We have carefully examined the case of Peurifoy v. Gamble, 145 S. C. 1, 142 S.E. 788, 71 A. L. R. 783, which denied to the receiver of an insolvent bank the right to set off a deposit made by him in another bank which later became insolvent against dividends due on a claim of the latter bank. But the majority of the Supreme Court of South Carolina refused to follow in that case the decision of the Supreme Court of the United States in Gardner v. Chicago Title & Trust Co., supra, by which we are bound; and the dissenting opinion of Mr. Justice Cothran contains an able discussion of the principles involved with an exhaustive review of the authorities, and, we think, lays down correctly the principle which should be applied in cases such as this.
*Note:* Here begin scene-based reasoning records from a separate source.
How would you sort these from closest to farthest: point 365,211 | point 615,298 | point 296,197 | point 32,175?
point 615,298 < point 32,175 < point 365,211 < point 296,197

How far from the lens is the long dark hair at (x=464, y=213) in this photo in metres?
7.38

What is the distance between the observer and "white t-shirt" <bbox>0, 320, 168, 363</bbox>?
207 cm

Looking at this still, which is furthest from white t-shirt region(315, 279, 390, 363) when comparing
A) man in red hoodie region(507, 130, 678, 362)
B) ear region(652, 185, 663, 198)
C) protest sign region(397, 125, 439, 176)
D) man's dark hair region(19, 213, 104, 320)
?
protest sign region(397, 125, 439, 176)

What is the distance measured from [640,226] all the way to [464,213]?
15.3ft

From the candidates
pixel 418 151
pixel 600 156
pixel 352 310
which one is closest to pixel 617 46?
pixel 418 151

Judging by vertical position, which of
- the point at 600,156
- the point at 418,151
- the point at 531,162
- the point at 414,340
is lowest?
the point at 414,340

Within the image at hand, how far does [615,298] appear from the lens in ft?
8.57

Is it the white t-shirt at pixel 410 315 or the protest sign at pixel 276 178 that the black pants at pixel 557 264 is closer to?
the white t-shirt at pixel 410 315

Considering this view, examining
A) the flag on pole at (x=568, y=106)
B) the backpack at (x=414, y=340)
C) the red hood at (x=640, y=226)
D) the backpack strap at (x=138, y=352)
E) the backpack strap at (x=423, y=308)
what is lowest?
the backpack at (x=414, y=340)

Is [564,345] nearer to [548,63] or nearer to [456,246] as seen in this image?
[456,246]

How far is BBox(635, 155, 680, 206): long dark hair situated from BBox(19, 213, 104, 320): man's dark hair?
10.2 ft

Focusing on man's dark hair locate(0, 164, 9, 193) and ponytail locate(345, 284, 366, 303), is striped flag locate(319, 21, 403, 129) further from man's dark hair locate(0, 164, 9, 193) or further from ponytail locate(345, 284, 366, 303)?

The trustee's liability to the bank is not for the face of the claim but for dividends which may be allowed upon it; and it is but equitable that against this liability he be allowed to set off the deposit which was made by him in the same capacity as that in which he is charged with liability for dividends. There can be no doubt that an individual who had deposited funds in the failed bank would have had the right to set off the deposit against a liability to the bank; and we see no reason why a fiduciary, such as a trustee in bankruptcy, would not have the same right. A receiver who had borrowed from a bank on receiver's certificates would certainly be allowed to set off a deposit against his liability on the certificates; and the same principle would permit the trustee in bankruptcy to set off the deposit against dividends.

For the reasons stated, we think that the order appealed from is correct and same will accordingly be affirmed.